Source records
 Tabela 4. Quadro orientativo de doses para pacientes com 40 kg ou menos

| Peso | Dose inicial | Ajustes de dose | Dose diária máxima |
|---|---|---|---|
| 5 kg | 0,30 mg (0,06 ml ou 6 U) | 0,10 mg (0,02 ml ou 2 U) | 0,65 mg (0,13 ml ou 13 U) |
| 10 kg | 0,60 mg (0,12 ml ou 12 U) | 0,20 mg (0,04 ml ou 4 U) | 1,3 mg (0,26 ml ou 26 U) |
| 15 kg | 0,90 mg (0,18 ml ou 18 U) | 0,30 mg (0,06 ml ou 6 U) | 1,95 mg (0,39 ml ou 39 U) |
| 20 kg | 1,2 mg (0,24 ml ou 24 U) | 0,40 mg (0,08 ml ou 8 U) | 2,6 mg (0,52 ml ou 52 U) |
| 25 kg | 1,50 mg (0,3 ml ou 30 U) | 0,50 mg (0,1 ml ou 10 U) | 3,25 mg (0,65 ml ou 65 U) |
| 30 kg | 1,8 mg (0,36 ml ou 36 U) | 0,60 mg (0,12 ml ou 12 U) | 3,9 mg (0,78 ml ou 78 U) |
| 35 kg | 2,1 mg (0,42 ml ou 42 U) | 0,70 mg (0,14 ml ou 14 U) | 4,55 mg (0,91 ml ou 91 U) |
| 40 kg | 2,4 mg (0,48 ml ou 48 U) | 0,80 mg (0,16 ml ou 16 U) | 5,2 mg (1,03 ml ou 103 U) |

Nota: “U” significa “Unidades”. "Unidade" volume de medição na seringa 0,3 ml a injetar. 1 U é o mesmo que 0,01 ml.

- What you will do: Only the lines from the top of the data through the line that contains "ml ou 65 U) |" should be quoted, exactly as they stand.

- Result for this exercise:
 Tabela 4. Quadro orientativo de doses para pacientes com 40 kg ou menos

| Peso | Dose inicial | Ajustes de dose | Dose diária máxima |
|---|---|---|---|
| 5 kg | 0,30 mg (0,06 ml ou 6 U) | 0,10 mg (0,02 ml ou 2 U) | 0,65 mg (0,13 ml ou 13 U) |
| 10 kg | 0,60 mg (0,12 ml ou 12 U) | 0,20 mg (0,04 ml ou 4 U) | 1,3 mg (0,26 ml ou 26 U) |
| 15 kg | 0,90 mg (0,18 ml ou 18 U) | 0,30 mg (0,06 ml ou 6 U) | 1,95 mg (0,39 ml ou 39 U) |
| 20 kg | 1,2 mg (0,24 ml ou 24 U) | 0,40 mg (0,08 ml ou 8 U) | 2,6 mg (0,52 ml ou 52 U) |
| 25 kg | 1,50 mg (0,3 ml ou 30 U) | 0,50 mg (0,1 ml ou 10 U) | 3,25 mg (0,65 ml ou 65 U) |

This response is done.